Task details: Each line from the one holding "camrecord.com is an" to the end of the listing below must be given again exactly as it appears.
── Input data ──
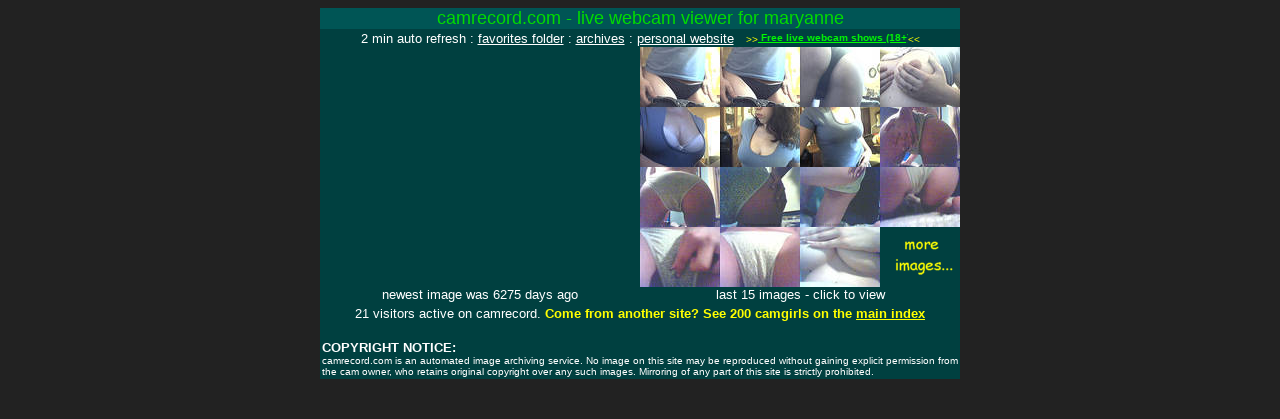

--- FILE ---
content_type: text/html; charset=UTF-8
request_url: http://www.camrecord.com/guests/sn.html?camname=maryanne
body_size: 7622
content:
<!DOCTYPE HTML PUBLIC "-//W3C//DTD HTML 4.01 Transitional//EN" "http://www.w3.org/TR/html4/loose.dtd">
<html>
<head><title>CAMRECORD.COM - live webcam viewer for maryanne</title>
<meta http-equiv="Refresh" content="120; URL=http://www.camrecord.com/guests/sn.html?camname=maryanne&rc=1">
</head>
<body bgcolor="#222222" text="#FFFFFF" link="#FFFFFF" vlink="#AAAAAA">
<center>
<table border=0 cellspacing=0 cellpadding=0><tr><td bgcolor="#005555" width=640>
<center><font face="Comic Sans MS, Arial" size=4 color="#00DD00">camrecord.com - live webcam viewer for maryanne</font></center>
</td></tr>
<tr>
<td bgcolor="#004040">
<center>
<font face="Comic Sans MS, Arial" size=2>2 min auto refresh :
<a href="sf.html?camname=maryanne">
favorites folder</a> :
<a href="sc.html?camname=maryanne">archives</a> : <a href="/redirect.html?camname=maryanne" target="_newsitemaryanne">personal website</a></font>
&nbsp;
<font face="Arial" size=1 color="Yellow">&gt;&gt;</font><marquee behavior="alternate" width=150 scrollamount=3><a href="http://flagpole.sensationcontent.com/track.html?siteid=www.camrecord.com&type=marquee&name=freewebcams" target="_blank"><font face="Verdana, Arial" size=1 color="#00FF00"><b>&nbsp; &nbsp; Free live webcam shows (18+) &nbsp; &nbsp;</b></font></a></marquee><font face="Arial" size=1 color="Yellow">&lt;&lt;</font>
</center>
</td></tr></table></center>
<center>
<table border=0 cellpadding=0 cellspacing=0><tr><td width=320 bgcolor="#004040" valign="top">
<iframe name="bigmaryanne" src="disp320x240.html?http://www.camrecord.com/webcams/maryanne/1227766250.jpg+af.html?camname=maryanne&fn=1227766250.jpg&act=confirm" width=320 height=240 scrolling="no" frameborder=0 marginwidth=0 marginheight=0 bgcolor="#004040"><a href="af.html?maryanne=maryanne&fn=1227766250.jpg&act=confirm"><img src="http://www.camrecord.com/webcams/maryanne/1227766250.jpg" width=320 height=240 border=0></a></iframe>
</td><td width=320 bgcolor="#004040" valign="top" align="left">
<a href="disp320x240.html?http://www.camrecord.com/webcams/maryanne/1227766250.jpg+af.html?camname=maryanne&fn=1227766250.jpg&act=confirm" target="bigmaryanne"><img src="http://www.camrecord.com/webcams/maryanne/thumbnails/1227766250.jpg" width=80 height=60 border=0 alt="1227766250.jpg"></a><a href="disp320x240.html?http://www.camrecord.com/webcams/maryanne/1181847783.jpg+af.html?camname=maryanne&fn=1181847783.jpg&act=confirm" target="bigmaryanne"><img src="http://www.camrecord.com/webcams/maryanne/thumbnails/1181847783.jpg" width=80 height=60 border=0 alt="1181847783.jpg"></a><a href="disp320x240.html?http://www.camrecord.com/webcams/maryanne/1181847541.jpg+af.html?camname=maryanne&fn=1181847541.jpg&act=confirm" target="bigmaryanne"><img src="http://www.camrecord.com/webcams/maryanne/thumbnails/1181847541.jpg" width=80 height=60 border=0 alt="1181847541.jpg"></a><a href="disp320x240.html?http://www.camrecord.com/webcams/maryanne/1181847299.jpg+af.html?camname=maryanne&fn=1181847299.jpg&act=confirm" target="bigmaryanne"><img src="http://www.camrecord.com/webcams/maryanne/thumbnails/1181847299.jpg" width=80 height=60 border=0 alt="1181847299.jpg"></a><a href="disp320x240.html?http://www.camrecord.com/webcams/maryanne/1181846282.jpg+af.html?camname=maryanne&fn=1181846282.jpg&act=confirm" target="bigmaryanne"><img src="http://www.camrecord.com/webcams/maryanne/thumbnails/1181846282.jpg" width=80 height=60 border=0 alt="1181846282.jpg"></a><a href="disp320x240.html?http://www.camrecord.com/webcams/maryanne/1181841365.jpg+af.html?camname=maryanne&fn=1181841365.jpg&act=confirm" target="bigmaryanne"><img src="http://www.camrecord.com/webcams/maryanne/thumbnails/1181841365.jpg" width=80 height=60 border=0 alt="1181841365.jpg"></a><a href="disp320x240.html?http://www.camrecord.com/webcams/maryanne/1181840874.jpg+af.html?camname=maryanne&fn=1181840874.jpg&act=confirm" target="bigmaryanne"><img src="http://www.camrecord.com/webcams/maryanne/thumbnails/1181840874.jpg" width=80 height=60 border=0 alt="1181840874.jpg"></a><a href="disp320x240.html?http://www.camrecord.com/webcams/maryanne/1181798755.jpg+af.html?camname=maryanne&fn=1181798755.jpg&act=confirm" target="bigmaryanne"><img src="http://www.camrecord.com/webcams/maryanne/thumbnails/1181798755.jpg" width=80 height=60 border=0 alt="1181798755.jpg"></a><a href="disp320x240.html?http://www.camrecord.com/webcams/maryanne/1181798413.jpg+af.html?camname=maryanne&fn=1181798413.jpg&act=confirm" target="bigmaryanne"><img src="http://www.camrecord.com/webcams/maryanne/thumbnails/1181798413.jpg" width=80 height=60 border=0 alt="1181798413.jpg"></a><a href="disp320x240.html?http://www.camrecord.com/webcams/maryanne/1181797921.jpg+af.html?camname=maryanne&fn=1181797921.jpg&act=confirm" target="bigmaryanne"><img src="http://www.camrecord.com/webcams/maryanne/thumbnails/1181797921.jpg" width=80 height=60 border=0 alt="1181797921.jpg"></a><a href="disp320x240.html?http://www.camrecord.com/webcams/maryanne/1181797580.jpg+af.html?camname=maryanne&fn=1181797580.jpg&act=confirm" target="bigmaryanne"><img src="http://www.camrecord.com/webcams/maryanne/thumbnails/1181797580.jpg" width=80 height=60 border=0 alt="1181797580.jpg"></a><a href="disp320x240.html?http://www.camrecord.com/webcams/maryanne/1181797237.jpg+af.html?camname=maryanne&fn=1181797237.jpg&act=confirm" target="bigmaryanne"><img src="http://www.camrecord.com/webcams/maryanne/thumbnails/1181797237.jpg" width=80 height=60 border=0 alt="1181797237.jpg"></a><a href="disp320x240.html?http://www.camrecord.com/webcams/maryanne/1181797062.jpg+af.html?camname=maryanne&fn=1181797062.jpg&act=confirm" target="bigmaryanne"><img src="http://www.camrecord.com/webcams/maryanne/thumbnails/1181797062.jpg" width=80 height=60 border=0 alt="1181797062.jpg"></a><a href="disp320x240.html?http://www.camrecord.com/webcams/maryanne/1181796820.jpg+af.html?camname=maryanne&fn=1181796820.jpg&act=confirm" target="bigmaryanne"><img src="http://www.camrecord.com/webcams/maryanne/thumbnails/1181796820.jpg" width=80 height=60 border=0 alt="1181796820.jpg"></a><a href="disp320x240.html?http://www.camrecord.com/webcams/maryanne/1181796479.jpg+af.html?camname=maryanne&fn=1181796479.jpg&act=confirm" target="bigmaryanne"><img src="http://www.camrecord.com/webcams/maryanne/thumbnails/1181796479.jpg" width=80 height=60 border=0 alt="1181796479.jpg"></a><a href="sc.html?camname=maryanne&s=15"><img src="http://www.camrecord.com/images/next-15.gif" width=80 height=60 border=0 alt="next 15"></a></td></tr><tr><td width=320 bgcolor="#004040"><center><font face="Comic Sans MS, Arial" size=2>
newest image was 6275 days ago</font></center></td><td width=320 bgcolor="#004040"><center><font face="Comic Sans MS, Arial" size=2>last 15 images - click to view</font></center></td></tr></table>
<table width=640 cellspacing=0 cellpadding=2 border=0>
<tr>
<td bgcolor="#004040" align="left">
<center>
<font face="Arial" size=2>21 visitors active on camrecord.</font>
<font face="Arial" size=2 color="Yellow"><b>Come from another site? See 200 camgirls on the</font>
<a href="su.html?"><font face="Arial" size=2 color="Yellow">main index</font></a></b></font>
</center>
<br>
<font face="Arial" size=2><b>COPYRIGHT NOTICE:</b></font>
<br>
<font face="Arial" size=1>
camrecord.com is an automated image archiving service. No image on this
site may be reproduced without gaining explicit permission from the cam
owner, who retains original copyright over any such images. Mirroring of
any part of this site is strictly prohibited.
</font>
</td></tr></table>
</center>
<!-- 02-Feb-2026 04:02:00 -->
</body></html>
───
Answer to the exercise:
camrecord.com is an automated image archiving service. No image on this
site may be reproduced without gaining explicit permission from the cam
owner, who retains original copyright over any such images. Mirroring of
any part of this site is strictly prohibited.
</font>
</td></tr></table>
</center>
<!-- 02-Feb-2026 04:02:00 -->
</body></html>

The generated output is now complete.